Input material below:
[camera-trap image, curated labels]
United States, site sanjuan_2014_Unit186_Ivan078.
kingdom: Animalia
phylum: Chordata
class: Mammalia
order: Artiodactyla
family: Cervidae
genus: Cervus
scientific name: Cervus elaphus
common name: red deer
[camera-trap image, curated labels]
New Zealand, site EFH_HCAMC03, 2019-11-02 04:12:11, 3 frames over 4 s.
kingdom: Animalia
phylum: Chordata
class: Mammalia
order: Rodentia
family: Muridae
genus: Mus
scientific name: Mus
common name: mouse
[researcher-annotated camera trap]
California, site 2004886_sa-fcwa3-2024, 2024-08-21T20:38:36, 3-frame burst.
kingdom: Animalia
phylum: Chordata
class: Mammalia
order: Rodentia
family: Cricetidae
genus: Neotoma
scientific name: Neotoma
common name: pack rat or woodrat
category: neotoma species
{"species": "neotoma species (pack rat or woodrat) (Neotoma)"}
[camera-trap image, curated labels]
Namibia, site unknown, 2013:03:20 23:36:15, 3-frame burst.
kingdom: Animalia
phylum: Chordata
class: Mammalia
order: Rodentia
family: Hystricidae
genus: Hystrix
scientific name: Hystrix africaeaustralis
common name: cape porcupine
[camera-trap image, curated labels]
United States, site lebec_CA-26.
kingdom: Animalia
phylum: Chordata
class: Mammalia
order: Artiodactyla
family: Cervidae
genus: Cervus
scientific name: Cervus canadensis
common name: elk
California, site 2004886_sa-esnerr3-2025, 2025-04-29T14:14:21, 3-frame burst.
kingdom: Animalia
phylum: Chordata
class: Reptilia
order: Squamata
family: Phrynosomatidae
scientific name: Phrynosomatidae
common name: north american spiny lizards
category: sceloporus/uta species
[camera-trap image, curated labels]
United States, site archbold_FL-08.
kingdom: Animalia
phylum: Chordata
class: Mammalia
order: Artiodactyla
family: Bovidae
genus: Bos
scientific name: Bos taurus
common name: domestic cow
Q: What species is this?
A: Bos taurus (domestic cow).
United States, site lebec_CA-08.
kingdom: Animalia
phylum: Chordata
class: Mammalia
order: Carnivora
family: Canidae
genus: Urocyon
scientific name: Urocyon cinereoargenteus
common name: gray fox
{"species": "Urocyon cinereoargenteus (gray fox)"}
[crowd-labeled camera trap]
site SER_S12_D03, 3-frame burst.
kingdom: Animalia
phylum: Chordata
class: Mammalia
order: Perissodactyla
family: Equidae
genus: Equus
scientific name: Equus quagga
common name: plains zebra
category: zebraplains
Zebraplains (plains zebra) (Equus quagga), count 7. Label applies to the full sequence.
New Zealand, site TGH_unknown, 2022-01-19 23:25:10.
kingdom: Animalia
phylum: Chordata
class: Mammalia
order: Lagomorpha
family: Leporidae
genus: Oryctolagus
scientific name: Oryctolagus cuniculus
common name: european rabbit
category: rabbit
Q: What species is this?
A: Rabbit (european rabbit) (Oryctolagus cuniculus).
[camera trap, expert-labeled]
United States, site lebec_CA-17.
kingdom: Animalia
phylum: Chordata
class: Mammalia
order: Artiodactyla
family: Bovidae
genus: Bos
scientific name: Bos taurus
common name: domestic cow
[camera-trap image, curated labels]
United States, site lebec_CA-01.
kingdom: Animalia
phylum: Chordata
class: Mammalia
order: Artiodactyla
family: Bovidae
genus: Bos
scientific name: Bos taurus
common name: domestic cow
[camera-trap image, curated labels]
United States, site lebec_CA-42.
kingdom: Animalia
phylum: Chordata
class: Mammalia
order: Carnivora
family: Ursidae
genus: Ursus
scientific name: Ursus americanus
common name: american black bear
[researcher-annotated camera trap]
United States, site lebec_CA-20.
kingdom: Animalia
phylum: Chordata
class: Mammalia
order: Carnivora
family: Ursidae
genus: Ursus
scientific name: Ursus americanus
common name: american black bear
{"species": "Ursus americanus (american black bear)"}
End of Input material.
Write the whole of the data out again exactly as it stands.

▸ **Answer space**
[camera-trap image, curated labels]
United States, site sanjuan_2014_Unit186_Ivan078.
kingdom: Animalia
phylum: Chordata
class: Mammalia
order: Artiodactyla
family: Cervidae
genus: Cervus
scientific name: Cervus elaphus
common name: red deer
[camera-trap image, curated labels]
New Zealand, site EFH_HCAMC03, 2019-11-02 04:12:11, 3 frames over 4 s.
kingdom: Animalia
phylum: Chordata
class: Mammalia
order: Rodentia
family: Muridae
genus: Mus
scientific name: Mus
common name: mouse
[researcher-annotated camera trap]
California, site 2004886_sa-fcwa3-2024, 2024-08-21T20:38:36, 3-frame burst.
kingdom: Animalia
phylum: Chordata
class: Mammalia
order: Rodentia
family: Cricetidae
genus: Neotoma
scientific name: Neotoma
common name: pack rat or woodrat
category: neotoma species
{"species": "neotoma species (pack rat or woodrat) (Neotoma)"}
[camera-trap image, curated labels]
Namibia, site unknown, 2013:03:20 23:36:15, 3-frame burst.
kingdom: Animalia
phylum: Chordata
class: Mammalia
order: Rodentia
family: Hystricidae
genus: Hystrix
scientific name: Hystrix africaeaustralis
common name: cape porcupine
[camera-trap image, curated labels]
United States, site lebec_CA-26.
kingdom: Animalia
phylum: Chordata
class: Mammalia
order: Artiodactyla
family: Cervidae
genus: Cervus
scientific name: Cervus canadensis
common name: elk
California, site 2004886_sa-esnerr3-2025, 2025-04-29T14:14:21, 3-frame burst.
kingdom: Animalia
phylum: Chordata
class: Reptilia
order: Squamata
family: Phrynosomatidae
scientific name: Phrynosomatidae
common name: north american spiny lizards
category: sceloporus/uta species
[camera-trap image, curated labels]
United States, site archbold_FL-08.
kingdom: Animalia
phylum: Chordata
class: Mammalia
order: Artiodactyla
family: Bovidae
genus: Bos
scientific name: Bos taurus
common name: domestic cow
Q: What species is this?
A: Bos taurus (domestic cow).
United States, site lebec_CA-08.
kingdom: Animalia
phylum: Chordata
class: Mammalia
order: Carnivora
family: Canidae
genus: Urocyon
scientific name: Urocyon cinereoargenteus
common name: gray fox
{"species": "Urocyon cinereoargenteus (gray fox)"}
[crowd-labeled camera trap]
site SER_S12_D03, 3-frame burst.
kingdom: Animalia
phylum: Chordata
class: Mammalia
order: Perissodactyla
family: Equidae
genus: Equus
scientific name: Equus quagga
common name: plains zebra
category: zebraplains
Zebraplains (plains zebra) (Equus quagga), count 7. Label applies to the full sequence.
New Zealand, site TGH_unknown, 2022-01-19 23:25:10.
kingdom: Animalia
phylum: Chordata
class: Mammalia
order: Lagomorpha
family: Leporidae
genus: Oryctolagus
scientific name: Oryctolagus cuniculus
common name: european rabbit
category: rabbit
Q: What species is this?
A: Rabbit (european rabbit) (Oryctolagus cuniculus).
[camera trap, expert-labeled]
United States, site lebec_CA-17.
kingdom: Animalia
phylum: Chordata
class: Mammalia
order: Artiodactyla
family: Bovidae
genus: Bos
scientific name: Bos taurus
common name: domestic cow
[camera-trap image, curated labels]
United States, site lebec_CA-01.
kingdom: Animalia
phylum: Chordata
class: Mammalia
order: Artiodactyla
family: Bovidae
genus: Bos
scientific name: Bos taurus
common name: domestic cow
[camera-trap image, curated labels]
United States, site lebec_CA-42.
kingdom: Animalia
phylum: Chordata
class: Mammalia
order: Carnivora
family: Ursidae
genus: Ursus
scientific name: Ursus americanus
common name: american black bear
[researcher-annotated camera trap]
United States, site lebec_CA-20.
kingdom: Animalia
phylum: Chordata
class: Mammalia
order: Carnivora
family: Ursidae
genus: Ursus
scientific name: Ursus americanus
common name: american black bear
{"species": "Ursus americanus (american black bear)"}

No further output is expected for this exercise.